Description of problem: aRts and kdelibs3 each use their own copy of the same "lnusertemp" code to create a user-specific socket directory for IPC. If the usual location, which is well-known, is unavailable, a random directory name is created with mktemp(3). A malicious process could therefore create the well-known location to force the race condition inherit in mktemp(3), and then potentially beat it in order to hijack the IPC of aRts and/or KDE. Version-Release number of selected component (if applicable): arts-1.5.10-26.fc22.x86_64 kdelibs3-3.5.10-68.fc22.x86_64 (I believe all versions of Fedora are affected, as well as RHEL 5 and 6) Steps to Reproduce: (Warning: Do NOT try this during a KDE session!) 0. KSOCKETDIR=/tmp/ksocket-`id -un` 1. rm -f ~/.kde/socket-$HOSTNAME # (not strictly necessary but does cause this to be logged with 'artsd -l 0') 2. rm -fr $KSOCKETDIR && touch $KSOCKETDIR OR: su -c "mkdir -m 0700 $KSOCKETDIR" [OTHER_USER] 3. artsd -l 0 -a alsa OR: kdeinit OR: lnusertemp socket Actual results: A ${KSOCKETDIR}XXXXXX directory is created by mktemp(3), with all the usual implications, then symlinked to ~/.kde/socket-$HOSTNAME. Expected results: mkdtemp(3) should be used to create the fallback socket directory instead of mktemp(3). Additional info: This was fixed upstream in commit cc5515ed7ce8884c9b18169158ba29ab2f7a3db7 (together with a bunch of unrelated changes) during the Qt3->4 porting phase, so kdelibs-4.x should never have been affected by itself. However, if the socket directory is created first by aRts or KDE3, as long as it exists it would also be used by KDE4 processes. The relevant part of said commit should backport easily to both arts (mcop/mcoputils.cc) and kdelibs3 (kinit/lnusertemp.c): https://quickgit.kde.org/?p=kdelibs.git&a=blobdiff&h=8c0f6401271c495c68e340e06b09239eb755ce5e&hp=45b72f0d5c3421b571e9515497352a0a9942a075&hb=cc5515ed7ce8884c9b18169158ba29ab2f7a3db7&f=kinit%2Flnusertemp.c
Created kdelibs3 tracking bugs for this issue: Affects: fedora-all [bug 1289235] Affects: epel-7 [bug 1289236]
Created arts tracking bugs for this issue: Affects: fedora-all [bug 1289237] Affects: epel-7 [bug 1289238]
Yes, that patch (fairly trivial at that) should fix it, let's apply it ASAP.

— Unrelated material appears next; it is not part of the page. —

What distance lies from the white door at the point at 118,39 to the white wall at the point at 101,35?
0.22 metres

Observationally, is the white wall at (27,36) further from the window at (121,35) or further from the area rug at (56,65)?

For the sake of public disclosure, TDE arts and tdelibs, being forks of the above (and unchanged wrt this particular code), are similarly affected. Neither are currently in Fedora. I have filed this with upstream TDE: https://bugs.trinitydesktop.org/show_bug.cgi?id=2556
For anybody reading this, the WONTFIX is only for RHEL, I am fixing this in Fedora, see the Fedora trackers (arts: bug #1289237, kdelibs3: bug #1289235). arts fix: http://pkgs.fedoraproject.org/cgit/arts.git/plain/arts-1.5.10-CVE-2015-7543.patch kdelibs3 fix: http://pkgs.fedoraproject.org/cgit/kdelibs3.git/plain/kdelibs-3.5.10-CVE-2015-7543.patch
kdelibs3-3.5.10-71.fc23 has been pushed to the Fedora 23 stable repository. If problems still persist, please make note of it in this bug report.
arts-1.5.10-30.fc23 has been pushed to the Fedora 23 stable repository. If problems still persist, please make note of it in this bug report.
kdelibs3-3.5.10-71.fc22 has been pushed to the Fedora 22 stable repository. If problems still persist, please make note of it in this bug report.
arts-1.5.10-30.fc22 has been pushed to the Fedora 22 stable repository. If problems still persist, please make note of it in this bug report.